__What you will do__:
**A)** Using the parameter superposition notes, write out the passage between "Parameter Substitution" and "W_2, \cdots W_K\).", inclusive.
**B)** In one to three sentences, explain why the parameter superposition notes treat the noise in retrieving a task's parameters as a small matter.
**C)** For each statement, say whether it agrees with the parameter superposition notes. Answer yes or no, and quote the deciding words of the notes.
(i) The technique trains and stores several models within one set of parameters.
(ii) After transformation, the parameters of the different tasks are placed in overlapping subspaces.
(iii) The parameters of a given task are recovered without any noise.

__Given text__:
---------------

Papers I Read Notes and Summaries

Superposition of many models into one

Introduction

  • The paper proposes a technique (called Parameter Superposition or PSP) for training and storing multiple models within a single set (or instance) of parameters.

  • The different models exist in “superposition” and can be retrieved dynamically given task-specific context information.

  • Link to the paper.

Parameter Substitution

  • Consider a task with input \(x \in R^N\) and parameter \(W$ \in R^{M \times N}\) where the output (target or features) are given as \(y=Wx\).

  • Now consider \(K\) such tasks with parameters \(W_1, W_2, \cdots W_K\).

  • If each \(W_k\) requires only a small subspace in \(R^N\), then a linear transformation \(C_k^{-1}\) can be used such that each \(W_kC_k^{-1}\) occupies a mutually orthogonal subspace in \(R^N\).

  • The set of parameters \(W_1, \cdots W_K\) can be represented by a single \(W^{M \times N}\) by adding \(W_kC_k^{-1}\).

  • The parameter corresponding to the \(k^{th}\) task can be retrived (with some noise) using the context \(C_k\) as \(W^{~}_k = WC_k\)

  • Even though the retrieval is noisy, the effect of noise is limited for the context vectors used in the paper.

---------------

__Information shown__:

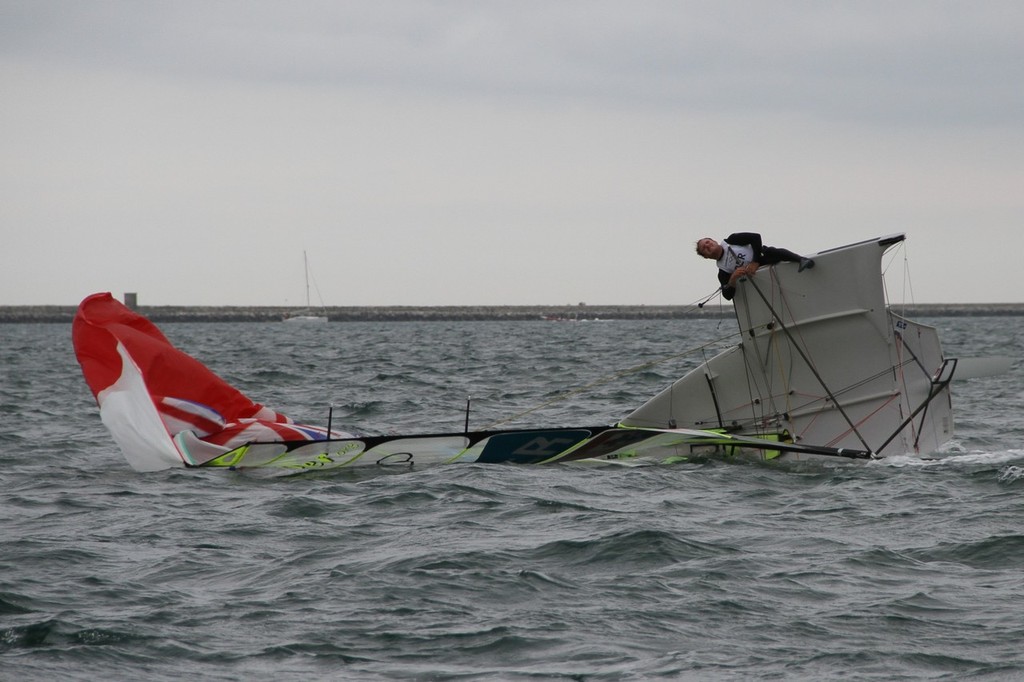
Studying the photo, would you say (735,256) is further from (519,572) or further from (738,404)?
(519,572)

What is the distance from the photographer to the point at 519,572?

---------------

__Completed exercise__:
**A)**
Parameter Substitution

  • Consider a task with input \(x \in R^N\) and parameter \(W$ \in R^{M \times N}\) where the output (target or features) are given as \(y=Wx\).

  • Now consider \(K\) such tasks with parameters \(W_1, W_2, \cdots W_K\).

**B)** The notes admit that retrieving a task's parameters with its context is noisy. They say this matters little because the effect of the noise is limited for the context vectors used in the paper.

**C)**
(i) Yes: "training and storing multiple models within a single set (or instance) of parameters"
(ii) No: "occupies a mutually orthogonal subspace"
(iii) No: "Even though the retrieval is noisy"